Business continuity plans a must for law firms
A business contingency plan is critical for every law firm in case something should happen that disrupts the office in some way, says Toronto legal management consultant Mark Dormer.
“It could be a theft or a lengthy power outage that causes a problem so firms should have systems set up to make sure they are covered,” he tells AdvocateDaily.com.
Without them, Dormer, owner and president of Cosgrove Associates Inc., says law firms are putting themselves at risk.
“You have to look at all of the various scenarios that you could come across and the worst one is that your business is completely inaccessible,” Dormer says. “You have to think about the possibility of not meeting filing deadlines and closing transactions, such as real estate. It’s a multi-discipline system you need in place to ensure a seamless transition for the continued operation of the firm.”
He points to a Stoney Creek law office that was destroyed by a devastating fire in January; 12 hours after the blaze, the Centennial Law Group quickly set up in a temporary location in Hamilton to ensure it was business as usual for its clients, reports HamiltonNews.com.
Dormer says it’s an example of how a plan is supposed to work.
He says it’s good practice for law firms to begin with their telecommunications system to ensure there is a backup in case there is a problem.
“Email, faxes, access to client files and a telephone system where members of the firm can retrieve messages and communicate with clients are vital,” he says. “Law firms need to be able to contact their staff and clients to advise them of what’s going on.
"It’s also important for firms to be able to continue doing their banking — do they have cheques stored in a secure, offsite location?”
Cosgrove Associates, which helps law firms become more efficient, is often hired to help lawyers develop business continuity plans.
It’s also critical that firms begin the process of scanning their paper files to ensure there is a digital copy, Dormer says. Without a digital file, a fire, theft, flood or other event may result in the permanent loss of those documents, he adds.

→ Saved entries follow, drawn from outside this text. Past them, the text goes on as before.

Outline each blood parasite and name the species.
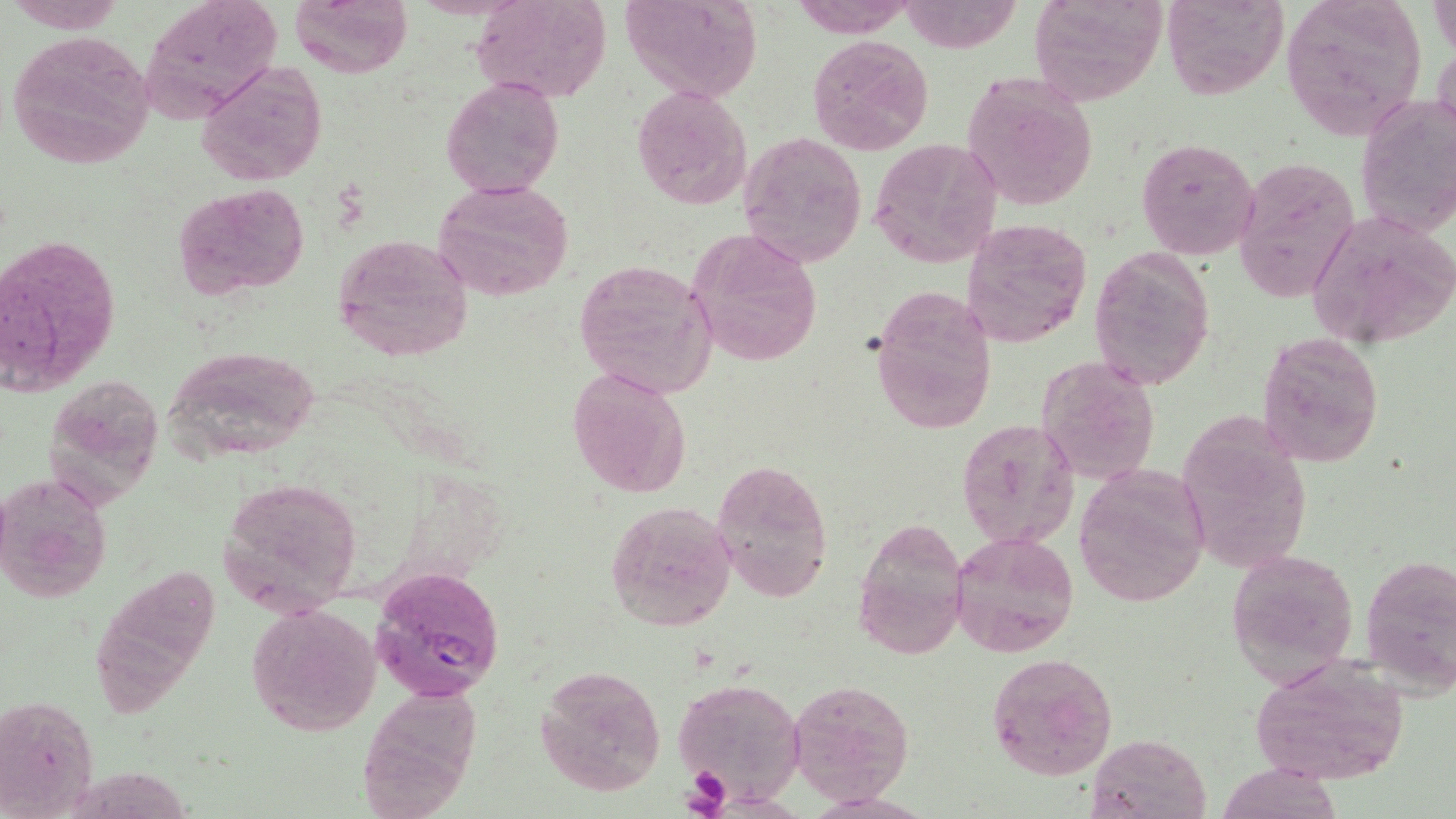

Approximate bounding boxes as [x1, y1, x2, y2] in pixels.
Plasmodium falciparum-infected red blood cells: [372, 566, 503, 700].
No Plasmodium ovale, Plasmodium malariae, Plasmodium vivax, Babesia divergens, or Trypanosoma brucei observed.

slide_level_diagnosis: Plasmodium falciparum
platelet_locations: 'approximate bounding boxes as [x1, y1, x2, y2] in pixels: [682, 770, 731, 814]'
field_of_view: one of a larger specimen
image_size: 1456×819 pixels
uninfected_red_blood_cell_locations: 'approximate bounding boxes as [x1, y1, x2, y2] in pixels: [8, 0, 125, 32], [139, 0, 281, 118], [288, 0, 413, 77], [470, 0, 613, 103], [617, 0, 762, 106], [788, 0, 919, 38], [899, 0, 1022, 53], [1029, 0, 1167, 107], [1163, 0, 1288, 99], [1280, 0, 1430, 138], [1429, 4, 1455, 57], [6, 29, 157, 169], [807, 33, 933, 156], [1433, 35, 1456, 154], [196, 61, 328, 186], [962, 71, 1099, 211], [440, 77, 565, 200], [631, 84, 753, 212], [1355, 92, 1454, 240], [738, 131, 869, 268], [1136, 137, 1259, 260], [868, 139, 1004, 270], [1234, 156, 1361, 303], [433, 178, 574, 301], [173, 182, 310, 298], [1304, 212, 1456, 350], [961, 215, 1093, 349], [687, 227, 823, 368], [5, 234, 120, 398], [331, 234, 475, 364], [1088, 247, 1216, 390], [574, 259, 717, 399], [869, 287, 997, 436], [1257, 331, 1386, 466], [160, 344, 323, 463], [1035, 356, 1160, 486], [567, 366, 691, 499], [46, 373, 162, 503], [1173, 413, 1312, 580], [955, 418, 1080, 550], [713, 458, 834, 604], [1075, 465, 1212, 606], [0, 473, 111, 604], [218, 477, 364, 614], [605, 499, 737, 633], [852, 514, 968, 660], [949, 529, 1080, 659], [1227, 548, 1358, 683], [1360, 552, 1456, 695], [246, 603, 381, 737], [984, 653, 1118, 781], [1249, 661, 1409, 785], [535, 664, 666, 798], [673, 677, 803, 803], [788, 679, 913, 804], [0, 695, 100, 817], [1087, 732, 1209, 817], [1214, 762, 1345, 818]'
modality: light microscopy
stain: May-Grünwald-Giemsa
magnification: 1000x
preparation: thin blood film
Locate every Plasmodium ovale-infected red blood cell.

“We come across many firms that still rely heavily on paper files because they haven’t yet scanned every item into the computer system,” he says. “As technology becomes more accessible and affordable, more firms are moving in this direction. We are encouraging lawyers to keep electronic copies of pretty much everything — that is critical.”
Dormer says it isn’t surprising that many firms still use mostly hard copy documents.
“Law firms are generally very traditional in the way they operate and sometimes it takes awhile for them to adapt to technology and new ways of doing things,” he says.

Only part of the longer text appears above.